# Objektgruppe im Excel zusammen kopieren und spiegeln



## donsenilo82 (30. September 2013)

So, da wäre ich wieder mit meiner EXTRAWURST. habe vor geraumer Zeit angefangen im Excel einen Stammbaum zu generieren is auch schön, nur wenn ich ihn ausdrucken würde hätte ich bei A3 1,60m Höhe und 13,9m Breite. Aufgrund der Vorarbeit einiger verstorbener Familienmitglieder reicht die Menge der Daten 10 Generationen zurück, was in der letzten Generation allein schon 512 Personen macht. habe alles horizontal über eine Hierarchie angeordnet, habe aber nun begonnen, um aus der Breite raus zu kommen die letzten 5 Generationen Vertikal anzuordnen, und erst bei Generation 4 - 0 wieder in die Horizontale zu gehen. Nun habe ich gestern in 4 Stunden ca 1/32tel der Felder generiert und passend verbunden,... kann ich die komplette Hierarchie jetzt spiegeln und kopieren? 
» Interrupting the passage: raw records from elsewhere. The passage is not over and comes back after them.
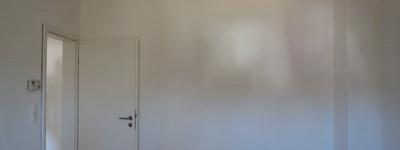 Vollständig renovierte 2-Zimmer-DG-Wohnung mit EBK in Minden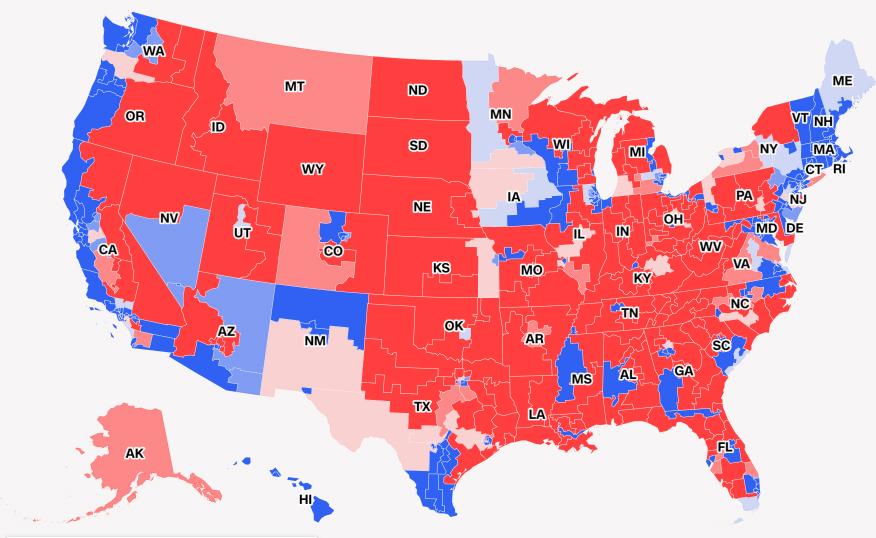 mappa midterm americane Camera ai democratici, ma i repubblicani reggono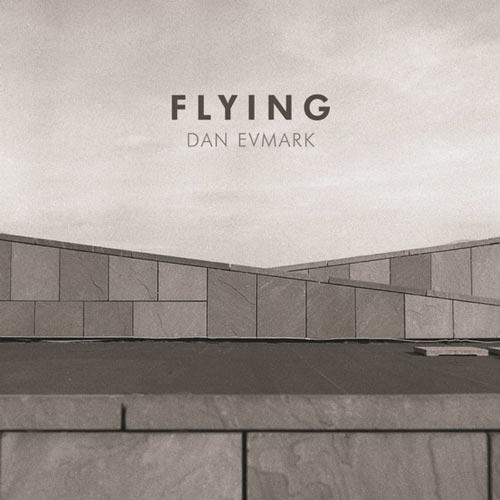 آهنگ Flying موسیقی پیانو حزن انگیز و احساسی از Dan Evmark
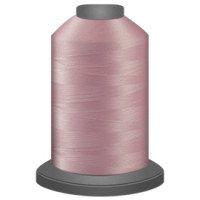 Hab+Dash Glide Thread - 5,500 yrds - #70182 cotton candy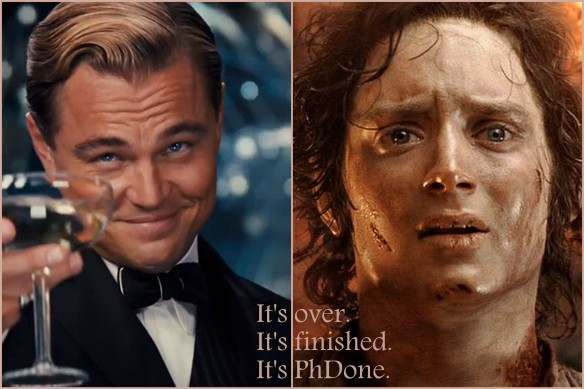 Jay Gatsby & Frodo Baggins as metaphors for doctoral completion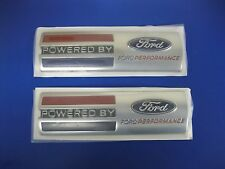 FORD RACING POWERED BY FORD PERFORMANCE FENDER BADGE SET M-16098-PBFP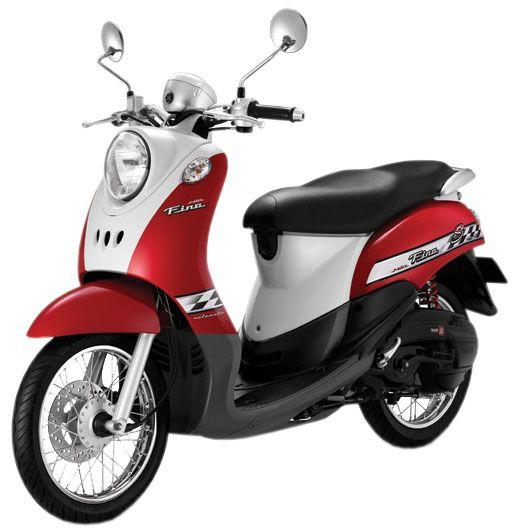 Fino Yamaha Yamaha Bikes Bike Scooter Rental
Allerdings habe ich die Hierarchie selbst erstellt, über die Funktion "Einfügen" - "Formen", da ich mit dem Einfügen von "SmartART" Diagrammen beim Wechsel von Vertikal auf Horizontal im gleichen Objekt keinen Erfolg hatte...

Das heißt, ich habe jetzt geschätzte 250 Textfelder mit gewinkelten Verbindungen, die ich a) kopieren und neu einfügen will, und b) spiegeln will (so dass jeweils die linke und die rechte Hierarchie in die Mitte verlaufen und nicht beide nach rechts oder nach links)


Wäre super wenn man mir weiterhelfen könnte


----------



## sheel (30. September 2013)

Bitte Fragen NICHT in der Tutorials-Inbox stellen.


----------



## HonniCilest (7. Oktober 2013)

Hi,

sorry für die späte Antwort.



> Nun habe ich gestern in 4 Stunden ca 1/32tel der Felder generiert und passend verbunden,... kann ich die komplette Hierarchie jetzt spiegeln und kopieren?



Ja: Markieren, Gruppieren (Kontektmenü > Gruppieren), Kopieren, Kippen (Format > Drehen > Horizontal / Vertikal Kippen)


----------



## donsenilo82 (7. Oktober 2013)

Danke für die Antwort, habs in der Zwischenzeit bis zur Spiegelung von Hand gemacht, und dann einfach kopiert, trotzdem Merci.


----------